[Pulp-dev] pulp_rpm and The Pitfalls of urljoin()

Thu Mar 18 07:59:49 UTC 2021

Hi,

it looks like there is now a commit on pulp_rpm that uses something named "urlpath_sanitize" instead of urljoin.
This is causing a major clash with this PR: https://github.com/pulp/pulp_rpm/pull/1896 which has replaced a lot of urljoin's with os.path.join.

My problem is that since I am not the original author of this PR (I merely adopted it), I am not sure what the exact background of the switch to "os.path.join" is.
I presume, it was necessary (and perhaps trying to solve the same issue as the "urlpath_sanitize").

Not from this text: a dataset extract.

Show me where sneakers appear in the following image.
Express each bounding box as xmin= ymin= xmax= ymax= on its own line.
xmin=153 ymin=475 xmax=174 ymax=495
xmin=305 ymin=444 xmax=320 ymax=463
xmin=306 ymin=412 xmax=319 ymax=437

I can of course rebase the path and test it out in either version (using urlpath_sanitize vs os.path.join), but if you have already put some recent thought into the intricacies of urljoin, I would appreciate your input before I do. 😉

Regards,
Quirin (quba42)
________________________________
From: pulp-dev-bounces at redhat.com <pulp-dev-bounces at redhat.com> on behalf of Grant Gainey <ggainey at redhat.com>
Sent: 15 March 2021 20:43
To: Pulp-dev <pulp-dev at redhat.com>
Subject: [Pulp-dev] pulp_rpm and The Pitfalls of urljoin()

Hey folks,

I was looking at https://pulp.plan.io/issues/7995 with an eye to fixing it for 3.12. The underlying problem can be summed up as "urljoin doesn't do what you expect if 'base' doesn't end in a '/'"[0][1]. Using urljoin() as if all it does is "concatenate these two strings with a '/' between them" is a pretty common misuse that works 'most of the time', alas.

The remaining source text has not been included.